## Data extract

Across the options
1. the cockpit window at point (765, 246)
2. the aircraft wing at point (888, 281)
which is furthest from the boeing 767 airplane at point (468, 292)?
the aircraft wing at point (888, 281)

## To do
Copy the data above verbatim, keeping every line and character unchanged.

## Solution for this problem
Across the options
1. the cockpit window at point (765, 246)
2. the aircraft wing at point (888, 281)
which is furthest from the boeing 767 airplane at point (468, 292)?
the aircraft wing at point (888, 281)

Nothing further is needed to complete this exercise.